Quoted text start
Or, maybe like a normal person (which he is) he stood there on the doorstep with the food at his side, and handed it to me after I opened the door. It’s possible that in my memory I put the lumpy bag of chili between us. Between his generosity at bringing it and my clumsiness at accepting. In that moment, I was overwhelmed by the simple kindness. I knew he was not the cook in his house; she was out of town that week. But I could see exactly what his last thirty minutes had been like. When he’d heard about the death in my family, he’d grabbed what seemed most appropriate from his freezer, picked up bread to go alongside, and beelined it to our house.

We didn’t say too much. He said again, I’m so sorry, and I thanked him a few times. Then he left, and I placed the chili and bread on the counter and considered them.
Quoted text end
> Exercise: Revise the passage about the chili, starting with "We didn’t say" and going on through "and considered them.", so that "counter" becomes "kitchen table". The material that comes next has no connection to the passage about the chili.
Given information start
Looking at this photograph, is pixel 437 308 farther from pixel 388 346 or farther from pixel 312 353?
Given information end
> Expected answer:
We didn’t say too much. He said again, I’m so sorry, and I thanked him a few times. Then he left, and I placed the chili and bread on the kitchen table and considered them.